# Overfitting 

## Libraries

In [None]:
import numpy as np
import matplotlib.pyplot as plt
from sklearn.pipeline import Pipeline
from sklearn.preprocessing import PolynomialFeatures
from sklearn.linear_model import LinearRegression
from sklearn.model_selection import train_test_split

## 1. Overfitting Explanation in Markdown

## Overfitting

Overfitting is a phenomenon in machine learning and statistics where a model learns the training data too closely, including its noise and outliers, rather than generalizing from the underlying distribution. This often results in a model that performs exceptionally well on the training data but poorly on unseen data or test data.

### Characteristics of Overfitting:

1. **High Variance**: The model becomes overly complex with too many parameters. This often leads to a wavy or erratic curve in regression problems.
2. **Low Bias**: The model captures the training data very accurately, often with almost no error.
3. **Poor Generalization**: Despite having a low training error, the model will have a much higher test error.

### Causes of Overfitting:

- **Too many features or parameters** relative to the number of observations.
- **Lack of regularization** which can prevent complexity by penalizing certain model parameters if they're likely to cause overfitting.
- **Noisy data**: If the noise in the training data is learned as concepts by the model.
- **Too few data points** to train on.

### Prevention:

1. **Regularization**: Techniques like L1 (Lasso) and L2 (Ridge) regularization can add penalty terms for complexity, reducing the risk of overfitting.
2. **Cross-validation**: Helps in understanding how the model performs on unseen data.
3. **Pruning**: For decision trees, pruning can remove branches that have little power in predicting target values.
4. **Adding more data**: Sometimes, increasing the volume of data can help in reducing overfitting.

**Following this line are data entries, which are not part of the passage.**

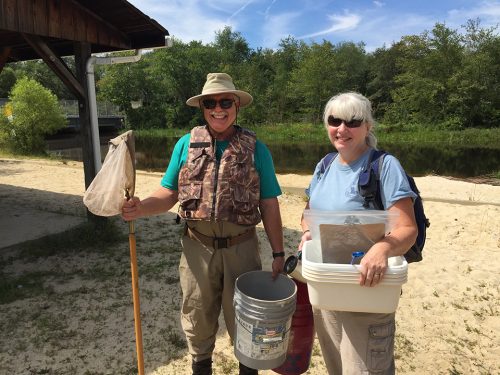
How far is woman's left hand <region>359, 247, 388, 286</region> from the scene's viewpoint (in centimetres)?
160

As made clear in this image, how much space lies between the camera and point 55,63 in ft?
16.7

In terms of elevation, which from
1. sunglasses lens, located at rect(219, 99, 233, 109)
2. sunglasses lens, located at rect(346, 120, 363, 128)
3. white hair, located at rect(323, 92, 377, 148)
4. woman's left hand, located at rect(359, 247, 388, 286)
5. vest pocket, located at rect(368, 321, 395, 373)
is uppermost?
sunglasses lens, located at rect(219, 99, 233, 109)

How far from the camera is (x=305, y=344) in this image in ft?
7.80

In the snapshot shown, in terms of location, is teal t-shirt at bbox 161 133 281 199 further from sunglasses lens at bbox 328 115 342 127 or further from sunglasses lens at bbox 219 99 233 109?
sunglasses lens at bbox 328 115 342 127

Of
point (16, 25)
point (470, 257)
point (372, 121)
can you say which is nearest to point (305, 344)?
point (372, 121)

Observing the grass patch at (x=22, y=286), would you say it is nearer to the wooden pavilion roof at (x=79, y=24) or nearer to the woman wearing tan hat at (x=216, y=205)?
the woman wearing tan hat at (x=216, y=205)

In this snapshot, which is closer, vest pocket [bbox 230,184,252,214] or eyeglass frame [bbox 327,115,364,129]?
eyeglass frame [bbox 327,115,364,129]

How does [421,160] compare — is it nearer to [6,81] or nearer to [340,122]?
[340,122]

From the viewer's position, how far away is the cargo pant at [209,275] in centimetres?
231

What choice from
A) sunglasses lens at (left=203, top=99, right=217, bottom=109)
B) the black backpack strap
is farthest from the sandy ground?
sunglasses lens at (left=203, top=99, right=217, bottom=109)

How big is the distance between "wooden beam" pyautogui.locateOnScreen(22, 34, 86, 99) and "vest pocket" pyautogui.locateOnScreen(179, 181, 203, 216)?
3.70m

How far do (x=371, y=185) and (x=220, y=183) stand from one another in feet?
2.79

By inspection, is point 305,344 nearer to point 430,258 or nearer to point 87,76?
point 430,258

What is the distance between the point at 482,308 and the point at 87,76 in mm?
5526
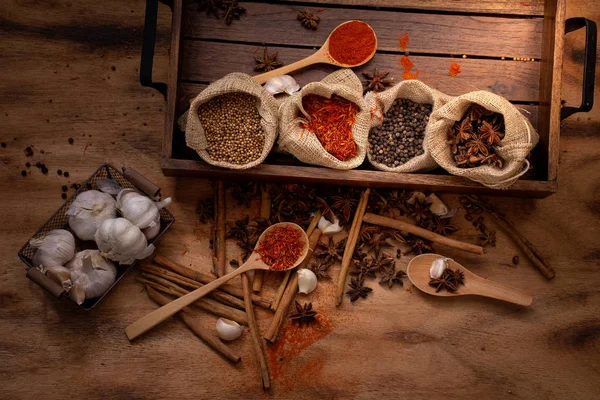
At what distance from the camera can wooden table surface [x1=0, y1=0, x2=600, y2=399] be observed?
253 cm

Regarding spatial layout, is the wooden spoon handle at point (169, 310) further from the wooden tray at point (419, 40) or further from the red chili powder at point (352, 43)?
the red chili powder at point (352, 43)

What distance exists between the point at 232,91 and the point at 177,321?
1.01 metres

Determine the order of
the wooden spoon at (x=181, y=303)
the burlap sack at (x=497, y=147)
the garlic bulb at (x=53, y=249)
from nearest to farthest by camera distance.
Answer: the burlap sack at (x=497, y=147) → the garlic bulb at (x=53, y=249) → the wooden spoon at (x=181, y=303)

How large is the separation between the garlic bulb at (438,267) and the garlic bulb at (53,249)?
4.97 ft

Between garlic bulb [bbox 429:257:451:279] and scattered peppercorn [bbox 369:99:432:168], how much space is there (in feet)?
1.53

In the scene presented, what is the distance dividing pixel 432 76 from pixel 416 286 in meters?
0.92

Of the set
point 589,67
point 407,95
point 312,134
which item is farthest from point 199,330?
point 589,67

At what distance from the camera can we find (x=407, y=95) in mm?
2480

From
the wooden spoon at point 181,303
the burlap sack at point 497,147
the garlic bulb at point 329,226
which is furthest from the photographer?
the garlic bulb at point 329,226

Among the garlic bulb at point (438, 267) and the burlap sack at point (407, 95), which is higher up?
the burlap sack at point (407, 95)

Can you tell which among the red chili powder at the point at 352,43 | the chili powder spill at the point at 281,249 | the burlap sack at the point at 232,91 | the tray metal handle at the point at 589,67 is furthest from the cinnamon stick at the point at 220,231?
the tray metal handle at the point at 589,67

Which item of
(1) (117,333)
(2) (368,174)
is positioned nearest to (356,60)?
(2) (368,174)

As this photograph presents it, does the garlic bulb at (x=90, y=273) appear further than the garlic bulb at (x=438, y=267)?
No

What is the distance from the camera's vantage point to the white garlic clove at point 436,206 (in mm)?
2602
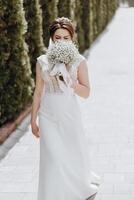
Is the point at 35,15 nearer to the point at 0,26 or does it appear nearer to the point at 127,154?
the point at 0,26

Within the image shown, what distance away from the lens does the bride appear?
4.76m

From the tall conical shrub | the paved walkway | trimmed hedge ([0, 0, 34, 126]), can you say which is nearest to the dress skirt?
the paved walkway

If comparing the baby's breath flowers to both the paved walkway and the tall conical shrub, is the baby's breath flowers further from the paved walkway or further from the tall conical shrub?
the tall conical shrub

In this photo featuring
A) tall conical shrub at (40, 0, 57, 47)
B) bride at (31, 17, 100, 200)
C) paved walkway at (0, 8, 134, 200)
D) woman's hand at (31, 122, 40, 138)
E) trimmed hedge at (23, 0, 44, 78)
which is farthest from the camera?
tall conical shrub at (40, 0, 57, 47)

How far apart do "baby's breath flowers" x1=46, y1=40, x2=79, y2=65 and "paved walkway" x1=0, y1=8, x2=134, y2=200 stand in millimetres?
1693

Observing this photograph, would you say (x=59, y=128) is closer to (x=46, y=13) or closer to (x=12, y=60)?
(x=12, y=60)

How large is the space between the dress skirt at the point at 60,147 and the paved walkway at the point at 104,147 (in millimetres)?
991

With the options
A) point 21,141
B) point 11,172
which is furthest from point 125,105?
point 11,172

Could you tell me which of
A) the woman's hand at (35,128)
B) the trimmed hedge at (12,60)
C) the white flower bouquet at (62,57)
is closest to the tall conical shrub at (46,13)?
the trimmed hedge at (12,60)

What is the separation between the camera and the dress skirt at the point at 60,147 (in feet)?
15.7

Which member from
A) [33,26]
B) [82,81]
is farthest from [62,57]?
[33,26]

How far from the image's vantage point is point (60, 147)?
4.79 meters

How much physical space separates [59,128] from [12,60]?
451 cm

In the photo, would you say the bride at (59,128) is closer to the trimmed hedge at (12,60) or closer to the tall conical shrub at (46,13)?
the trimmed hedge at (12,60)
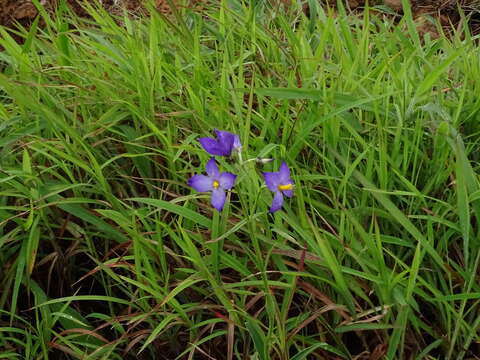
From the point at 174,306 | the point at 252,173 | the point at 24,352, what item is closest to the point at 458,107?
the point at 252,173

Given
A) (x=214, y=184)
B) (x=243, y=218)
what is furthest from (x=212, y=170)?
(x=243, y=218)

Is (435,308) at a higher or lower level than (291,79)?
lower

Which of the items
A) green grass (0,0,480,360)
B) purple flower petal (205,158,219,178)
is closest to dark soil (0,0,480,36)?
green grass (0,0,480,360)

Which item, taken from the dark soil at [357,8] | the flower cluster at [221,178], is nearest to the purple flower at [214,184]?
the flower cluster at [221,178]

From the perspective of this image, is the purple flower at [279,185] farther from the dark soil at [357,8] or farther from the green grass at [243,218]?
the dark soil at [357,8]

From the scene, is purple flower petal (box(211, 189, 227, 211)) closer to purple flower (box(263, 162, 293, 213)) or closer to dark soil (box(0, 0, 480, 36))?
purple flower (box(263, 162, 293, 213))

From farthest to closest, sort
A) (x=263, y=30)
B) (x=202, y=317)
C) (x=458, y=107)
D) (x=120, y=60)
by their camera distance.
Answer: (x=263, y=30)
(x=120, y=60)
(x=458, y=107)
(x=202, y=317)

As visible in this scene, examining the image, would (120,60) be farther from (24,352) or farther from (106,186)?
(24,352)
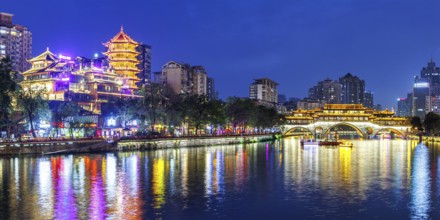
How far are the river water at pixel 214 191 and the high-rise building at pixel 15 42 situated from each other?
11107cm

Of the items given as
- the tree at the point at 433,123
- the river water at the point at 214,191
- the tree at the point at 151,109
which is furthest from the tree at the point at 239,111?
the river water at the point at 214,191


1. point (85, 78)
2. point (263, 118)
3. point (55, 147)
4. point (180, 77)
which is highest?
point (180, 77)

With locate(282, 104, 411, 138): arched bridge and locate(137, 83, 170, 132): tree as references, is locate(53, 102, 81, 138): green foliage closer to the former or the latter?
locate(137, 83, 170, 132): tree

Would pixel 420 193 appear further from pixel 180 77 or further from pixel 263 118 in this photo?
pixel 180 77

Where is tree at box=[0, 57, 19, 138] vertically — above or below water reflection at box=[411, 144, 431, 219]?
above

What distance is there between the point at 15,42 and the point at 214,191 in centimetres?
14167

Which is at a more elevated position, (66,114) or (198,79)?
(198,79)

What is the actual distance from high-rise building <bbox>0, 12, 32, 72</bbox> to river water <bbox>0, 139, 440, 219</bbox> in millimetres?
111068

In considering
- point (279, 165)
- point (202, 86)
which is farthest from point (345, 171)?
point (202, 86)

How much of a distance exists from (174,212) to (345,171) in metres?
25.3

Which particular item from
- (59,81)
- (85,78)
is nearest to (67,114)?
(59,81)

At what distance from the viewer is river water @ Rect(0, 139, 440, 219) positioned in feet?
87.6

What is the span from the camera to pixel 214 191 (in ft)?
111

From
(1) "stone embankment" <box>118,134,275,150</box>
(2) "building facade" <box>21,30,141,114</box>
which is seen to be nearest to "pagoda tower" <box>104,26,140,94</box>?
(2) "building facade" <box>21,30,141,114</box>
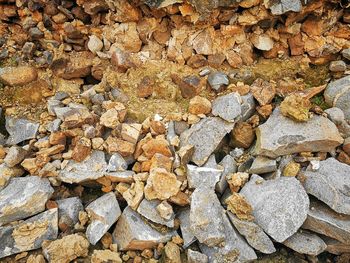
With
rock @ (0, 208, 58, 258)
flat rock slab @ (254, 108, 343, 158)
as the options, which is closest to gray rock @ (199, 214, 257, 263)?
flat rock slab @ (254, 108, 343, 158)

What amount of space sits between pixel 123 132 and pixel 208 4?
1706mm

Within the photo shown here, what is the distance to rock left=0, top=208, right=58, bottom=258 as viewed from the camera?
3.56 m

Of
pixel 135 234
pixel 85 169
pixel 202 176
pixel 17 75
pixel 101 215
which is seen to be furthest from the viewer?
pixel 17 75

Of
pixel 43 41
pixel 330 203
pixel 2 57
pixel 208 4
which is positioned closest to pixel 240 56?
pixel 208 4

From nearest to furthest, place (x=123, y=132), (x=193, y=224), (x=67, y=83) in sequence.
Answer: (x=193, y=224) < (x=123, y=132) < (x=67, y=83)

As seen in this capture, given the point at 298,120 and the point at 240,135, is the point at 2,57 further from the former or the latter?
the point at 298,120

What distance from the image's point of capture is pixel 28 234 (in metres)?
3.61

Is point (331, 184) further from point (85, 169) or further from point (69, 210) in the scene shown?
point (69, 210)

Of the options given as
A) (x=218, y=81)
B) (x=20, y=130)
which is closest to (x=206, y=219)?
(x=218, y=81)

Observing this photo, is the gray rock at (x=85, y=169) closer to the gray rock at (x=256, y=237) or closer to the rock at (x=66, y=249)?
the rock at (x=66, y=249)

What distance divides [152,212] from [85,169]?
2.91 ft

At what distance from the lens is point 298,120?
12.7 feet

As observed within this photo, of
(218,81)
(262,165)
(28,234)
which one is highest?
(218,81)

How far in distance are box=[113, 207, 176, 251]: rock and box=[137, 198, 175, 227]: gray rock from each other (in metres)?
0.10
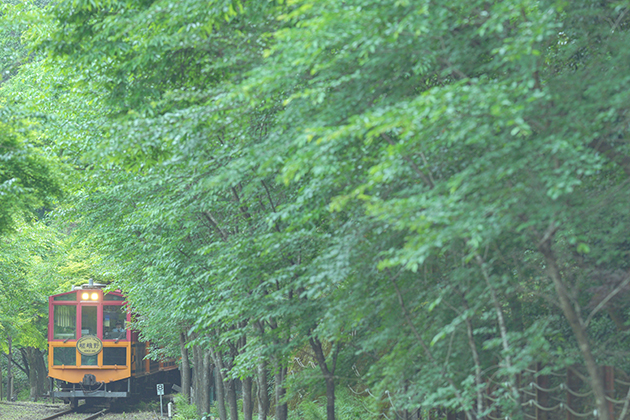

In essence, the main goal is to strike a balance between bias (underfitting) and variance (overfitting) to create a model that generalizes well to new data.


In [None]:
# Generate some data
np.random.seed(0)
n_samples = 30
degrees = [1, 4, 15]  # Linear, some polynomial, and high degree polynomial

X = np.sort(np.random.rand(n_samples))
y = np.sin(2 * np.pi * X) + np.random.randn(n_samples) * 0.1

# Notice that I removed the np.newaxis here
X_train, X_test, y_train, y_test = train_test_split(X[:, np.newaxis], y, test_size=0.2)

plt.figure(figsize=(14, 5))
for i, degree in enumerate(degrees):
    ax = plt.subplot(1, len(degrees), i + 1)
    plt.setp(ax, xticks=(), yticks=())

    polynomial_features = PolynomialFeatures(degree=degree, include_bias=False)
    linear_regression = LinearRegression()
    pipeline = Pipeline([("polynomial_features", polynomial_features),
                         ("linear_regression", linear_regression)])
    pipeline.fit(X_train, y_train)  # And also removed np.newaxis here

    # Evaluate the models using cross-validation
    scores = pipeline.score(X_test, y_test)
    
    X_test_fit = np.linspace(0, 1, 100)[:, np.newaxis]
    plt.plot(X_test_fit, pipeline.predict(X_test_fit), label="Model")
    plt.scatter(X_train, y_train, edgecolor='b', s=20, label="Samples")
    plt.xlabel("x")
    plt.ylabel("y")
    plt.xlim((0, 1))
    plt.ylim((-2, 2))
    plt.legend(loc="best")
    plt.title(f"Degree {degree}\nTest Score = {scores:.2f}")

plt.show()


In this example, we fit polynomial regressions of degree 1 (linear), 4, and 15 to a dataset generated from a sine curve. The model with degree 15 clearly overfits the training data, capturing noise and showing a very wavy curve, while the model with degree 1 underfits. The model with degree 4 offers a balanced fit.